QUOTED TEXT ->
========================

Nefertiti, the Beautiful One Has Come is an album by the Cecil Taylor Unit, recorded live at the Café Montmartre in Copenhagen, Denmark on November 23, 1962. This concert is nearly all he recorded from 1962 to 1966.

Background
In 1962, Taylor went to Europe with alto saxophonist Jimmy Lyons and drummer Sunny Murray. (Bassist Henry Grimes was supposed to join them, but fell ill at the last moment.) During that time, the group made a stylistic breakthrough; Murray stated: "We were in Sweden and we had finally decided to be free... The way Cecil and Jimmy and I were playing, we could absorb any different thing at that period, because we were so fresh!" The music on Nefertiti documents that period.

Part of the concert was released on the album Live at the Café Montmartre with more following on Nefertiti, the Beautiful One Has Come. Material was also issued as Trance (Black Lion), Innovations, and What's New. The complete Café Montmartre recordings were released by Revenant in 1997. The one extant recording of Albert Ayler performing with Taylor's group at Café Montmartre was released in 2004 on  Holy Ghost, Revenant's nine-disc box set of Ayler's recordings.

Reception
The recording has been praised as "a landmark performance." David Borgo has written that it "marks... the unalterable trajectory of Taylor's music to move without standard song forms and uniform rhythmic pulse." According to the authors of The Penguin Guide to Jazz Recordings, the album "...should be accounted among the greatest live recordings in jazz. Taylor is still working his way out of jazz tradition and, with Murray at his heels, the playing has an irresistible momentum that creates its own kind of rocking swing, the pulse indefinable but palpable, the rhythm moving in waves from the drummer's kit. Lyons shapes his bebopper's vocabulary into gritty flurries of notes, a man caught in a squall and fighting his way through it and over it... Here he is sharing in the discovery of a fierce new world."

Regarding the title track, Shaun Brady wrote: "Murray begins with stuttering accents that grow increasingly clamorous and eventually cohere into a tsunami of sheer momentum, lifting, propelling and unsettling Taylor and saxophonist Jimmy Lyons. At one moment he batters them forward with monolithic force, the next slamming on the brakes, leaving them suspended in mid-air."

========================

MATERIAL ->
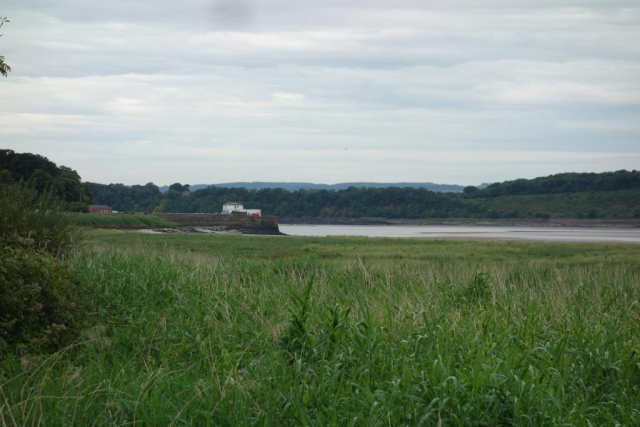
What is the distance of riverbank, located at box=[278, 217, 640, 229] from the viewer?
327 feet

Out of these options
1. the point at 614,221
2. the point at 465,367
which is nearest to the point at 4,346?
the point at 465,367

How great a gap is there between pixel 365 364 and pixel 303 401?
103cm

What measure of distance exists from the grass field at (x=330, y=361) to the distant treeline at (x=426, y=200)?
10116 cm

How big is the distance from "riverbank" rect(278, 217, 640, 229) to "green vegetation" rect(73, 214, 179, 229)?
5664 centimetres

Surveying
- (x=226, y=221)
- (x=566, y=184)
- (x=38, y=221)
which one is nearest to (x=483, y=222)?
(x=566, y=184)

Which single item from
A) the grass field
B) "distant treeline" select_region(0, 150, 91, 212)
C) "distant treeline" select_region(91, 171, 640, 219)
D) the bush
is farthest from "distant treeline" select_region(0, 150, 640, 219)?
the bush

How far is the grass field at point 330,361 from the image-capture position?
590 cm

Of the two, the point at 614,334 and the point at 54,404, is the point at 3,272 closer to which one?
the point at 54,404

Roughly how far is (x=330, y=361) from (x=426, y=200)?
12805 centimetres

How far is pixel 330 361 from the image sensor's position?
700cm

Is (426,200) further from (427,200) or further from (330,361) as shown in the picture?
(330,361)

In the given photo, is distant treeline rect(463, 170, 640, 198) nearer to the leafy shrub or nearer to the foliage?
the foliage

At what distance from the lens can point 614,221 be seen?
328ft

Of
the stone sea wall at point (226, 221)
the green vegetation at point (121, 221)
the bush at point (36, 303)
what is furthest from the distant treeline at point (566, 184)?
the bush at point (36, 303)
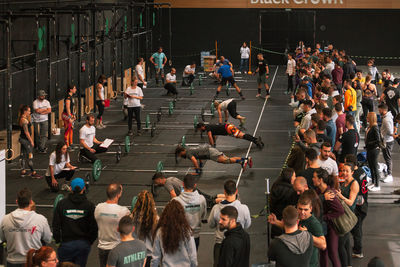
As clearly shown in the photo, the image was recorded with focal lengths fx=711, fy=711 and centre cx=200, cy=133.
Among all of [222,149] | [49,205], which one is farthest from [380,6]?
[49,205]

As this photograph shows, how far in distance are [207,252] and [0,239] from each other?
3.81m

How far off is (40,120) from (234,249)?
40.6 feet

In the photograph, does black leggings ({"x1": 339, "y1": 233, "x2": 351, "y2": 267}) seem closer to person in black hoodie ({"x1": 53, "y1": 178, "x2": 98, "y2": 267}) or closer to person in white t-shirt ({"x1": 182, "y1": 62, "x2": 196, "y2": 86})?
person in black hoodie ({"x1": 53, "y1": 178, "x2": 98, "y2": 267})

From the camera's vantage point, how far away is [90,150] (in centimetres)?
1714

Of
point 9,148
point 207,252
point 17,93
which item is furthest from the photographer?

========================

WHAT TO WORK ON ->
[A] Quote the stretch of the Cecil Taylor album text from "Nefertiti, the Beautiful One Has Come is" through "documents that period.".
[B] Recast the paragraph of the Cecil Taylor album text that begins "Part of the concert was released" as a short bulleted list that keeps its main facts.
The records stand apart from the Cecil Taylor album text and have no connection to it.

TASK-BY-TASK RESULTS ->
[A]
Nefertiti, the Beautiful One Has Come is an album by the Cecil Taylor Unit, recorded live at the Café Montmartre in Copenhagen, Denmark on November 23, 1962. This concert is nearly all he recorded from 1962 to 1966.

Background
In 1962, Taylor went to Europe with alto saxophonist Jimmy Lyons and drummer Sunny Murray. (Bassist Henry Grimes was supposed to join them, but fell ill at the last moment.) During that time, the group made a stylistic breakthrough; Murray stated: "We were in Sweden and we had finally decided to be free... The way Cecil and Jimmy and I were playing, we could absorb any different thing at that period, because we were so fresh!" The music on Nefertiti documents that period.

[B]
- Part of the concert came out on Live at the Café Montmartre, and more followed on Nefertiti, the Beautiful One Has Come.
- Material was also issued as Trance (Black Lion), Innovations, and What's New.
- Revenant released the complete Café Montmartre recordings in 1997.
- The one extant recording of Albert Ayler performing with Taylor's group at the Café Montmartre appeared in 2004 on Holy Ghost, Revenant's nine-disc box set of Ayler's recordings.